Lady Susan informs her friend, Alicia, with regards to the Manwarings, “The females of the family are united against me” (Austen 481), which is due to her flirtations with Mr. Manwaring and Mr. Martin.  She has no consideration or compassion for her friend, Mrs. Manwaring, or for her daughter, Maria Manwaring.  Breaking up a friendship does not concern or upset Lady Susan, because she is ruled by her appetite for deception and power over the men she flirts with and the family members for which she feigns love and affection.

Catherine Vernon, Lady Susan’s sister-in-law, mentions to her mother that Lady Susan didn’t want her to marry Charles, the brother of her deceased husband, and believes Charles to be too lenient toward the lady.  Catherine says, “Her behaviour to him, independent of her general character, has been so inexcusably artful and ungenerous since our marriage was first in agitation, that no one less amiable and mild than himself could have overlooked it at all” (Austen 484).  

Additionally, Catherine warns her brother, Sir Reginald DeCourcy, of the powers of Lady Susan through her beauty and clever language, and says, “I’m sorry it is so, for what is this but deceit?” (Austen 484) Lady Susan reiterates her interference in Charles and Catherine’s initial engagement, saying to her friend, Alicia, “To be sure, when we consider that I did take some pains to prevent my brother-in-law’s marrying her, this want of cordiality is not very surprising” (Austen 483).  This pattern of driving a wedge between both married and courting relationships is prevalent throughout the story. 

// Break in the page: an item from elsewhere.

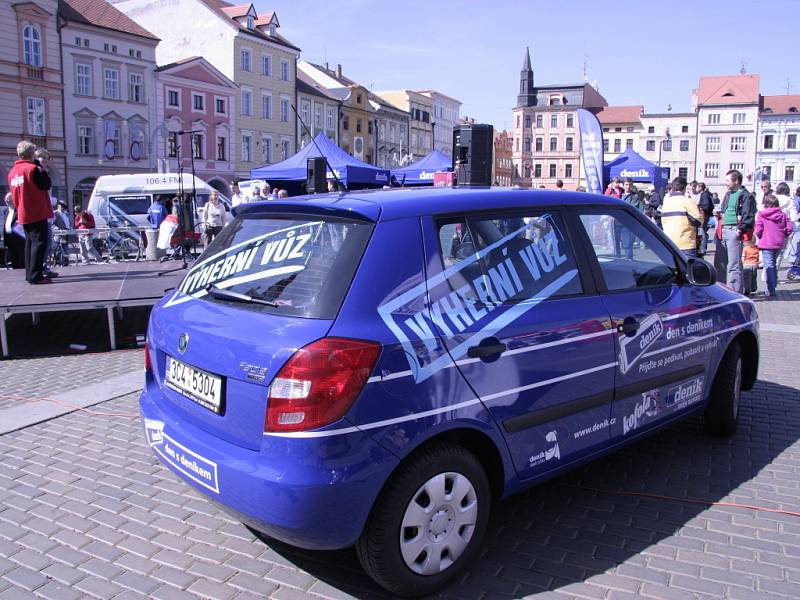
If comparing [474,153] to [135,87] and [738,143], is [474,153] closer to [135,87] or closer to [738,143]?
[135,87]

Having been warned of Lady Susan’s destructive and deceptive behavior by his sister, Catherine, Sir Reginald initially heeds her warning, but it is forgotten once he meets her in person; he becomes captivated by her.  Conversely, Lady Susan enjoys garnering his attention and upsetting her sister-in-law, but she decides she is not interest in marrying Sir Reginald, which was suggested by her friend, Alicia, telling her, “I cannot easily resolve on anything so serious as Marriage; especially as I am not at present in want of money, & might perhaps, till the old Gentleman’s death, be very little benefited by the match” (Austen 487).  She recognizes Sir Reginald’s abilities to question her behavior toward her daughter and does not feel he will be compliant enough for her.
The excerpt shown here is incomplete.